Les conflits entre Allemands de l’Est et élites politiques de l’Allemagne de l’Ouest sont apparus dès le départ à cause de l’opposition entre justice sociale et droits fondamentaux d’une part, la volonté d’imposer des marchés fortement monopolistiques et le pouvoir des grandes entreprises d’autre part. Les luttes, individuelles et collectives, des Allemands de l’Est pour garder les entreprises, les emplois, les retraites, la terre et les terrains, les immeubles et les logements, visaient davantage de sécurité sociale et d’autonomie de décision. Elles étaient aussi comprises de plus en plus, à partir de l’expérience contradictoire avec et dans la RDA, comme des conséquences de la contradiction entre les idéaux socialistes et la réalité du capitalisme. Cela a permis au PDS de faire le lien entre la revendication de politiques prenant en compte les intérêts des Allemands de l’Est et l’idée de socialisme démocratique.
Mais la réunification du pays a transformé la société et le PDS est entré en crise. Il lui était impossible de prendre racine à l’Ouest. Une rénovation fut entreprise avec de grandes difficultés. Elle a conduit à l’adoption d’un nouveau programme en octobre 2003. Les objectifs stratégiques étaient formulés ainsi : « Le PDS veut être une composante d’une alliance large, s’opposant aux politiques visant l’entente des forces économiques au détriment des milieux économiquement défavorisés. Nous cherchons à surmonter l’hégémonie spirituelle et politique de l’idéologie et des politiques néolibérales en Allemagne et dans l’Union européenne.
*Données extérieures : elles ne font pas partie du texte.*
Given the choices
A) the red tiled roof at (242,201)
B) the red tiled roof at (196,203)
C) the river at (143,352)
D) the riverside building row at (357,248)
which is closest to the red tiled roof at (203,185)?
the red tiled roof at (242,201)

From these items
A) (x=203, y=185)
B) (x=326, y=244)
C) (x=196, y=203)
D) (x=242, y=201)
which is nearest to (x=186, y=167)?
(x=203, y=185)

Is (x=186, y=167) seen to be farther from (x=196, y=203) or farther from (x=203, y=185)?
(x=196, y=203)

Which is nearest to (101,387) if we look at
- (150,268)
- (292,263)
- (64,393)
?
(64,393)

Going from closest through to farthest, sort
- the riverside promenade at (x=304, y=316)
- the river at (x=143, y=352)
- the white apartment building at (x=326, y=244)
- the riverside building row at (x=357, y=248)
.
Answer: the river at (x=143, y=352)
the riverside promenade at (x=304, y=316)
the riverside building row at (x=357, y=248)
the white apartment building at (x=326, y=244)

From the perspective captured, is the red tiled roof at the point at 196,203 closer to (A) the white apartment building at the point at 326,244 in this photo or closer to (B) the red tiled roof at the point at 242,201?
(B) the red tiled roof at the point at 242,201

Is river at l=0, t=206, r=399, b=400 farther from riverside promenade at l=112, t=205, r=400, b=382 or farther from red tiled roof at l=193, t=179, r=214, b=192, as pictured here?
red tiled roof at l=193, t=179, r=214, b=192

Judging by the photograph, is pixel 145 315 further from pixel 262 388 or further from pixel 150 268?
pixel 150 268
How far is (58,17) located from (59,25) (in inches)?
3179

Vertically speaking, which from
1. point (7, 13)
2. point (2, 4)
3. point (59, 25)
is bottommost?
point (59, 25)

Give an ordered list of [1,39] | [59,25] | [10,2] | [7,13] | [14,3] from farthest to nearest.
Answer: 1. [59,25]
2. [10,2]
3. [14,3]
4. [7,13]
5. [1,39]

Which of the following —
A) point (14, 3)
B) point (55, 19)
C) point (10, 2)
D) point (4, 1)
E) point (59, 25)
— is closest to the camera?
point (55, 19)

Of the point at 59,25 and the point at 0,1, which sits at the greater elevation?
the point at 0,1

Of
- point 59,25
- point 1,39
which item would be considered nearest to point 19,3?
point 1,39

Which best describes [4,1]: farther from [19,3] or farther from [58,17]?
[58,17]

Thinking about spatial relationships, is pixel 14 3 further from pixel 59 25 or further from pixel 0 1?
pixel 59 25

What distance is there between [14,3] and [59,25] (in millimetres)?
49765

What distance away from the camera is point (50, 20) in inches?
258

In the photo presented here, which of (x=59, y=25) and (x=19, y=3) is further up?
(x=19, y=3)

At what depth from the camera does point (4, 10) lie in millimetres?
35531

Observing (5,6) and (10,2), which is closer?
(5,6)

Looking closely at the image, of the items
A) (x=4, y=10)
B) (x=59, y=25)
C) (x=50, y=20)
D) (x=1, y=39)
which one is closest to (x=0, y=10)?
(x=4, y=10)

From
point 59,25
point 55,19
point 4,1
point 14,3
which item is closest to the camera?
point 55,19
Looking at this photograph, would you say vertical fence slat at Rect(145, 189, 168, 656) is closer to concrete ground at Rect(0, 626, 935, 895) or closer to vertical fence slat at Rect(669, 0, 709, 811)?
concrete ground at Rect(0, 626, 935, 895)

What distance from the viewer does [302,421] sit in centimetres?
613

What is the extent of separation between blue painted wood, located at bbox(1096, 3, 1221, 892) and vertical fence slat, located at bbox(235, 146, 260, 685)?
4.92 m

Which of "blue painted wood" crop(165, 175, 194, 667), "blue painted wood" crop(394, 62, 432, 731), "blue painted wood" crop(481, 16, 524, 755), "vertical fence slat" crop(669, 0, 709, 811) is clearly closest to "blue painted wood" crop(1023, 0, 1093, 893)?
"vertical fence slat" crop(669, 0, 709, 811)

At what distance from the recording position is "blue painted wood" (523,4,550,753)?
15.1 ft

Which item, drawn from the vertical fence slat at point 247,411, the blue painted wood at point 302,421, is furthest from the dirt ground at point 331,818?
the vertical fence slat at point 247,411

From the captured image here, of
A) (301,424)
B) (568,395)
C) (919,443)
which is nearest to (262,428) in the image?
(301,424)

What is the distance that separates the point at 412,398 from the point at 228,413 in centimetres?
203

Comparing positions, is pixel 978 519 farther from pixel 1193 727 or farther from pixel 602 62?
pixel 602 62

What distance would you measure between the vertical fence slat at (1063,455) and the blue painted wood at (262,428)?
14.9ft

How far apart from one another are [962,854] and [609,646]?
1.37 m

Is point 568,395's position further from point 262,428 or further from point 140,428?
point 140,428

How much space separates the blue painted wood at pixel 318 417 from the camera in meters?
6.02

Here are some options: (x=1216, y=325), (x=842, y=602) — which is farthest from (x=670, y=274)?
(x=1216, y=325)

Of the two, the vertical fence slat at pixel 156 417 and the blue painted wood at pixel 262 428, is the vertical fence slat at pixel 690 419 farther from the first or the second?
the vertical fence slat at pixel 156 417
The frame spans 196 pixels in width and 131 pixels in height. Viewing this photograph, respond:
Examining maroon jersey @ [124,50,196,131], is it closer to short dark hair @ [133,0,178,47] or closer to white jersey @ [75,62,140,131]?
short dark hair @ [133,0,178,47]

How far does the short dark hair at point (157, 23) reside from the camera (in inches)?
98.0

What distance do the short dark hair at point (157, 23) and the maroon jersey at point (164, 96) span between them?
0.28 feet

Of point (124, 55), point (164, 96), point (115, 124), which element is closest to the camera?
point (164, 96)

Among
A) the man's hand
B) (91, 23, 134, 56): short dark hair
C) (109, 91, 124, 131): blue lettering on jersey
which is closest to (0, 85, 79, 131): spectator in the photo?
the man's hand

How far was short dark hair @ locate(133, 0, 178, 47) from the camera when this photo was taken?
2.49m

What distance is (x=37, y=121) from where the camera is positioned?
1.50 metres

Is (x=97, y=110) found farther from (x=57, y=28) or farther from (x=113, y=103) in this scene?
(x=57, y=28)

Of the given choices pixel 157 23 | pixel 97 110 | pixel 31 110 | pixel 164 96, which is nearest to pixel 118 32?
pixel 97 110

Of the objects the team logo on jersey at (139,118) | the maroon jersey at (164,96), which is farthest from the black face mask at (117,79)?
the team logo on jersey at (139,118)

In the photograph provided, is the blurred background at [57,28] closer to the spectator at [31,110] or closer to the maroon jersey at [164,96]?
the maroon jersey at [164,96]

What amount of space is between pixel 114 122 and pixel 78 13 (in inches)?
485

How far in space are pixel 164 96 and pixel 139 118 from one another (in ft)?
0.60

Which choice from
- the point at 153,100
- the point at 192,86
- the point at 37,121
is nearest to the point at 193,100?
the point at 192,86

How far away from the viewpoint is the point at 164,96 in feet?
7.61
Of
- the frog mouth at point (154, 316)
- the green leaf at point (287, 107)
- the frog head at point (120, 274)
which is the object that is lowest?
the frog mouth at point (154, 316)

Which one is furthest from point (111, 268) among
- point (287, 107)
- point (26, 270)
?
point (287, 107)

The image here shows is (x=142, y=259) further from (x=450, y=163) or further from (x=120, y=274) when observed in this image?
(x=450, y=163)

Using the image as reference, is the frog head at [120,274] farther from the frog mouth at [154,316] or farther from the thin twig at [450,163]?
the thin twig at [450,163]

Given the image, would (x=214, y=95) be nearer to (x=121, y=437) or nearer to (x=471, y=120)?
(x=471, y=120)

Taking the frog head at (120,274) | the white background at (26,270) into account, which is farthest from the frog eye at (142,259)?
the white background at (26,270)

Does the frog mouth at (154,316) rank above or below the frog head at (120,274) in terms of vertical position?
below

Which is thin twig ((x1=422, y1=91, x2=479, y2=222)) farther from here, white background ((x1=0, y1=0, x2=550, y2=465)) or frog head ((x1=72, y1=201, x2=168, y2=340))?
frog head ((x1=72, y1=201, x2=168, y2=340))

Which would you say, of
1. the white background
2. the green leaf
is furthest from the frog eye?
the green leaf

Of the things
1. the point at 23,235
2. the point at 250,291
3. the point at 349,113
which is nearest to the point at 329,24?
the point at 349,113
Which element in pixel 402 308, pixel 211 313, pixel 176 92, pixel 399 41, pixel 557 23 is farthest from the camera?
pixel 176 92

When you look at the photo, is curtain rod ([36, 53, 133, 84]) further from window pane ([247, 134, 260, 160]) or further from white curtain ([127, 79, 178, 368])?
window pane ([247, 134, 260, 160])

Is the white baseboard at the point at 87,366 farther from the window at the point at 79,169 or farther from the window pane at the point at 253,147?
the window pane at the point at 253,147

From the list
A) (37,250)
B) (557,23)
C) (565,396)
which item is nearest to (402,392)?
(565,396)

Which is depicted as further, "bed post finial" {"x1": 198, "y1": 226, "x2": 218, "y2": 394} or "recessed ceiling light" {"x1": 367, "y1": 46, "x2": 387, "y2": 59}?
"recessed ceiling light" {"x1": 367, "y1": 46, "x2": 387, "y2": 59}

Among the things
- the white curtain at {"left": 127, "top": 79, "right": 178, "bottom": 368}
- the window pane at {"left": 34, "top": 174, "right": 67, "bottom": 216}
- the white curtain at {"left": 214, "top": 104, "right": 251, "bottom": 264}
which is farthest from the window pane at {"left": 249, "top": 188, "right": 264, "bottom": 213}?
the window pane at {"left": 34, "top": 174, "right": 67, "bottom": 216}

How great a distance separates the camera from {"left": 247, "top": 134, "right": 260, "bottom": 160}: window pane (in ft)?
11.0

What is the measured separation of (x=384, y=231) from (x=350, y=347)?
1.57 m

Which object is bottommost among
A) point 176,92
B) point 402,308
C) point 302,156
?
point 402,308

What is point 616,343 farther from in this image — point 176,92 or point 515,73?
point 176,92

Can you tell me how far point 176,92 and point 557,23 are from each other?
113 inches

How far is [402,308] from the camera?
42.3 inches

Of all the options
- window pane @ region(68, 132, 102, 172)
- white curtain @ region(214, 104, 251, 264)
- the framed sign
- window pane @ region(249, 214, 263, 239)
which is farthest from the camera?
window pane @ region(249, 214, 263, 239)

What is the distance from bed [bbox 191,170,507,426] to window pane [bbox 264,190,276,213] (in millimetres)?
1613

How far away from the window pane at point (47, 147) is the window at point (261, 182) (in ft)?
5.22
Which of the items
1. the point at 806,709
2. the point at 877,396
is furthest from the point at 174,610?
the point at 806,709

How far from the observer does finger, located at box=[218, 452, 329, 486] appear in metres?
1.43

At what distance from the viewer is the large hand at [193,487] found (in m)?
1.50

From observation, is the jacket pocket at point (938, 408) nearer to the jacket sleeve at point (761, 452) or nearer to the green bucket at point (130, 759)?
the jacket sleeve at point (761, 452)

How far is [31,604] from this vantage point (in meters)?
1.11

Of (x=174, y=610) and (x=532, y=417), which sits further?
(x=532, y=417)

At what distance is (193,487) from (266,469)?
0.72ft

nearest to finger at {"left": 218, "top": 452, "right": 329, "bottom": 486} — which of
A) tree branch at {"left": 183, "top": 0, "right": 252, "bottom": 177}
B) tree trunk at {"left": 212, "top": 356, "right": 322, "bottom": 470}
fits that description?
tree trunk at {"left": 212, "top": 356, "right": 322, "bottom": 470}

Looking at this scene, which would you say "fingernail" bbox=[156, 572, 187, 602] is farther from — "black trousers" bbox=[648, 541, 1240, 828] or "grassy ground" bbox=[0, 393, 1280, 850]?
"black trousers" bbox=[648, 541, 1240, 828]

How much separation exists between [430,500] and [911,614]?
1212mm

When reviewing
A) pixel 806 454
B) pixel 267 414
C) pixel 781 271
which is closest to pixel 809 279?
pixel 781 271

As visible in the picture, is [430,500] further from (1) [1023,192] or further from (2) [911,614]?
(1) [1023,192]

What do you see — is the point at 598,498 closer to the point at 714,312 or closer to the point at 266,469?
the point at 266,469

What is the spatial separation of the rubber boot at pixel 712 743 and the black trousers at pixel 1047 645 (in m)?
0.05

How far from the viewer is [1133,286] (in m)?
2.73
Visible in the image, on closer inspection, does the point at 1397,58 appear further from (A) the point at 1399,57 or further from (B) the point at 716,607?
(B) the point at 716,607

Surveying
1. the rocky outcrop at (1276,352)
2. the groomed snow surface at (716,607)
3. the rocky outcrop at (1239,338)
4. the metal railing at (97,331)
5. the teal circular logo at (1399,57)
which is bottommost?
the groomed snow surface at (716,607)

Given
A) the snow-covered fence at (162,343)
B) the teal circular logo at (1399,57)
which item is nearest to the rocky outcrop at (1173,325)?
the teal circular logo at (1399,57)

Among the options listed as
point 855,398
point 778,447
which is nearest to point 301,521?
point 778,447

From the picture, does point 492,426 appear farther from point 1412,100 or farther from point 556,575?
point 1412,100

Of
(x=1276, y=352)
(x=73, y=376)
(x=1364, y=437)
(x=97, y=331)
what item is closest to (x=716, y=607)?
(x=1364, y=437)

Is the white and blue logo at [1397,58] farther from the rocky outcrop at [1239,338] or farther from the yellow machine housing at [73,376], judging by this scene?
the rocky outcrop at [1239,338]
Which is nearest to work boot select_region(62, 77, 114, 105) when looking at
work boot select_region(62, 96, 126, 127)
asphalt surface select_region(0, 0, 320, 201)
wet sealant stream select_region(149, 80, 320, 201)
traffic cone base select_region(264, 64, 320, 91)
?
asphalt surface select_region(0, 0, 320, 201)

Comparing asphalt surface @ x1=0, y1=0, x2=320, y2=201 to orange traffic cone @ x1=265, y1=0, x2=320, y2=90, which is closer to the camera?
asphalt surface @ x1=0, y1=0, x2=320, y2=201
Nous voulons établir de façon durable la politique socialiste comme un projet politique autonome et conscient, afin que des alternatives tournées vers l’avenir, démocratiques, sociales et écologiques, puissent être mises en œuvre. Comme parti socialiste, nous sommes prêts à contribuer à une alliance durable du centre et de la gauche, afin d’agir pour de tels changements. » Mais Le PDS ne pouvait pas relever ce défi avec ses seules forces. La fondation d’un nouveau parti de gauche à l’Ouest lui a donné une nouvelle chance.